● **ЧТО НУЖНО СДЕЛАТЬ**: Продолжите отрывок о запрете брани и праздничного пьянства в хлыстовской аскетике, начав сразу после его последнего предложения.

● **ОТРЫВОК**:
С другой стороны, вполне вероятно, что под матерной бранью в эту эпоху могли пониматься и другие обсценные инвективы. В этом случае следует предполагать, что запрет прежде всего касался ритуализованных ситуаций употребления ругательств. Насколько можно судить по фольклорно-этнографическим материалам XIX—XX вв. [363] , в крестьянской традиции такие ситуации были характерны прежде всего для свадебного ритуала, а также для святочных, масленичных и троицко-купальских обрядовых комплексов. По мнению большинства исследователей, бранные слова здесь, как правило, связаны с апотропеической и продуцирующей магией [364] . Кроме того, «срамные» песни и игры были, по-видимому, характерны для определенных периодов деревенских «престольных» праздников, типологически близких братчине [365] . Весьма вероятно, что хлыстовская аскетика была главным образом направлена именно против этих традиционных типов праздничного поведения. В некоторых формулировках хлыстовских заповедей ассоциация брани и праздничного поведения эксплицируется: «вина и пива не пить, где песни поют, не слушать, где драки случатся, тут не стоять и не браниться» [366] . Очевидно, что в том же контексте следует интерпретировать и порицание пьянства. Т. А. Новичкова, посвятившая специальную статью народно-поэтическим вариациям топоса «чаши с хмельным питием» [367] , выделяет здесь два доминантных образа: праздничного пира, где пьянство обладает ритуальным и магическим значением, и балладного кабака, ассоциирующегося с горем, нищетой, беспутным поведением блудного сына и т. п. Широкое распространение последнего стоит, по-видимому, относить к XVII в., о чем свидетельствует не только народная баллада, но и другие историко-литературные материалы [368] . Однако ни в стихе о Василии Великом, ни в сказаниях о севернорусских визионерах, ни в хлыстовской аскетике тема кабака никак не отражается. Пьянство здесь связывается не с мирской идеей Горя-Злочастия, «доводящего» молодца до «иноческого чина», а с самоосквернением человека «хмельным духом», отгоняющим Духа Святого, оскорбляющим Богородицу и Христа. Поскольку речь идет о повседневном контексте крестьянского обихода, есть все основания предполагать, что подразумевается именно праздничное пьянство, непосредственно соприкасающееся с народно-религиозными практиками в контексте традиции престольных и заветных праздников, «канунов» и т. п.

● **ЗАПИСИ НАБОРА ДАННЫХ**:
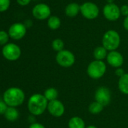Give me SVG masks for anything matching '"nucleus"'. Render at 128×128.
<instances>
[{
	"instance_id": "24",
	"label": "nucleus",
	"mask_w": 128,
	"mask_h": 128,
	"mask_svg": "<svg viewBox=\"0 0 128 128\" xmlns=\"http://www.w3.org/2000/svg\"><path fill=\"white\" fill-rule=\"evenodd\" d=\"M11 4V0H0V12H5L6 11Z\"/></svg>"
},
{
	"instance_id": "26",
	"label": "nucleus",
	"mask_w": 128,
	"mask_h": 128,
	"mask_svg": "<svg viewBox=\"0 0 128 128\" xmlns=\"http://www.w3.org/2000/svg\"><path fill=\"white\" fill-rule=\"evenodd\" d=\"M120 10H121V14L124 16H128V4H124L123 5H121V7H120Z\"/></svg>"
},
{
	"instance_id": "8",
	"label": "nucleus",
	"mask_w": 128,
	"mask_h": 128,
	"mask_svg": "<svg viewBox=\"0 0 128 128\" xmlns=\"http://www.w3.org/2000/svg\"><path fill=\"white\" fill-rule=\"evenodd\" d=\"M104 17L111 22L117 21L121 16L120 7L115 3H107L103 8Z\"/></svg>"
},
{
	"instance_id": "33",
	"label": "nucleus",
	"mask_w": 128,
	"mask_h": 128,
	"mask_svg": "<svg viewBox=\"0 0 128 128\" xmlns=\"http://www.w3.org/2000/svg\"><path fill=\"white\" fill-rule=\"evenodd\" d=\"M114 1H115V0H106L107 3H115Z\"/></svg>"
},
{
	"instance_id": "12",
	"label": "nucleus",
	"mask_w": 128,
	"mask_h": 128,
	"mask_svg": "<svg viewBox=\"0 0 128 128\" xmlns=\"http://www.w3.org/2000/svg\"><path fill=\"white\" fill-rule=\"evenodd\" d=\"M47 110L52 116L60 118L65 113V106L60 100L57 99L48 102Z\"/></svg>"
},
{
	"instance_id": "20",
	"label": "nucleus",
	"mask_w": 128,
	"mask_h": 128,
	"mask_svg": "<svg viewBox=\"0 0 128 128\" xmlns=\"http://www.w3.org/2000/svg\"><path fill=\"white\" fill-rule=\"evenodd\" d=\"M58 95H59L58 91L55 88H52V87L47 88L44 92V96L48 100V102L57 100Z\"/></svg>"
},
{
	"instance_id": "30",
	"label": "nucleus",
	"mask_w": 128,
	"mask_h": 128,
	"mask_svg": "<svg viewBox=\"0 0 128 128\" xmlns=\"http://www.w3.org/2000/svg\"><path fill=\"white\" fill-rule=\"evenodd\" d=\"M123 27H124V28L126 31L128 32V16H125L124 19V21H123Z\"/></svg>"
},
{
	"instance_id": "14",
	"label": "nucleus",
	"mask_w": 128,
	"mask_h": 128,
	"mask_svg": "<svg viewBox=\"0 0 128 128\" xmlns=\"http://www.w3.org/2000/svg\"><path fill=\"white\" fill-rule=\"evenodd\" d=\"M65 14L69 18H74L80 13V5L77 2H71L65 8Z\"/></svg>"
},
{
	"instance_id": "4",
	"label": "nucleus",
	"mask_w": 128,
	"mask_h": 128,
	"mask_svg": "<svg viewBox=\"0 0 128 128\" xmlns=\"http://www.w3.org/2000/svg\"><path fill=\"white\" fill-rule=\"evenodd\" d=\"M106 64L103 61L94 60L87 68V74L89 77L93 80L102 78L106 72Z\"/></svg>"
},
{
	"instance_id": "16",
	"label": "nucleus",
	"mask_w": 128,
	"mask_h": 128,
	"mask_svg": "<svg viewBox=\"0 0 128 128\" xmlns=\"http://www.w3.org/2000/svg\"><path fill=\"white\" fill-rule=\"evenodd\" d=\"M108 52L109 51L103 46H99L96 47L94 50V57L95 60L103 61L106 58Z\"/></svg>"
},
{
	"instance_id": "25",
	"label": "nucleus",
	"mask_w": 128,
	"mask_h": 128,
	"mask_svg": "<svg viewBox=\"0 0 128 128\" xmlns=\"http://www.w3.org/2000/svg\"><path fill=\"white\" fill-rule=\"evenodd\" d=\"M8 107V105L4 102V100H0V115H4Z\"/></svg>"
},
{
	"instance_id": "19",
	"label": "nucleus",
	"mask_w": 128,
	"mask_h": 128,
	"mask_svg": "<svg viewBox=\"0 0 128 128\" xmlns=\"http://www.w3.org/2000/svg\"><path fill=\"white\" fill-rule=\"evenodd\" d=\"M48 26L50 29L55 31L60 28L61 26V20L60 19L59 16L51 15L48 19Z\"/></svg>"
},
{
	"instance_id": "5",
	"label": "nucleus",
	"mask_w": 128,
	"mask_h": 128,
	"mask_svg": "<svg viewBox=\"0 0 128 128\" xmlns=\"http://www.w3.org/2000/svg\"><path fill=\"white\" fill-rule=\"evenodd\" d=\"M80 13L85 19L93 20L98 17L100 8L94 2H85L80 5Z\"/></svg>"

● **РЕЗУЛЬТАТ ВЫПОЛНЕНИЯ**:
363
См. представительную подборку публикаций и исследований в сб.: Русский эротический фольклор. Песни. Обряды и обрядовый фольклор. Народный театр. Заговоры. Загадки. Частушки / Сост., научная редакция А. Л. Топоркова. М., 1995.
364
Санникова О. В. Брань. С. 251-252.
365
Бернштам Т. А. Молодежь в обрядовой жизни русской общины XIX — начала XX в. Л., 1988. С. 227-228.
366
Нечаев В. В. Дела следственные о раскольниках комиссий в XVIII в. С. 105.
367
Новичкова Т. А. Пир в кабаке. К эволюции одного поэтического канона // Русская литература и культура Нового времени. СПб., 1994. С. 208-229.
368
См.: Малышев В. И. Стихотворная параллель к «Повести о Горе и Злочастии» (Стих «покаянны» о пьянстве) // ТОДРЛ. М.; Л., 1947. Вып. 5. С. 77-199; Повесть о Горе-Злочастии / Изд. подг. Д. С. Лихачев, Е. И. Ванеева. Л., 1984.
Таким образом, хлыстовская аскетика была направлена, прежде всего, против основополагающих аспектов крестьянской ритуальной традиции. В этом она сродни церковно-учительной критике, которой неоднократно подвергались народные обряды. Ограничиваясь XVI—XVII вв., можно назвать послание игумена Панфила (1505 г.), статьи Стоглава о народных обычаях, челобитную нижегородских священников 16З6 г., окружное послание суздальского архиепископа Серапиона (1642 г.), царские указы 1647—1648 гг. и др. Однако, как правило, эти поучения продиктованы желанием оградить «чистоту» христианской веры и прекратить «бесчинства». Так, во вступлении к упомянутой челобитной нижегородских священников (ее автором, скорее всего, был Иван Неронов), обличающей и нерадение священников вкупе с паствой, и различные народные обряды, и привычку к матерной брани, читаем: «...За леность и нерадение поповское от многаго пиянства и безчинства, по Давидову, государь, слову, погибе благоговейныи..., по своей воли без страха повыкли жити, яко заблуждьшая, не имуще пастыря» [369] . Этот пассаж вполне соответствует культурной программе кружка «ревнителей благочестия», балансировавших между религиозным консерватизмом и просветительскими тенденциями. Сектантская же аскетика, равно как и подкреплявшие ее простонародные верования, имеет отчетливый эсхатологический подтекст. Для крестьянина отказ от нормативной практики повседневного обихода — семейной жизни и семейной же обрядности, праздничных гуляний, подразумевавших ритуальное пьянство и сквернословие, и т. п. — мог быть обоснован только эсхатологическими аргументами. Близость конца света подразумевала, что обычный, «мирской» порядок вещей не может сохраниться, а разрушение этого порядка, в общем-то, и означало конец света — в смысле гибели крестьянской культуры как таковой.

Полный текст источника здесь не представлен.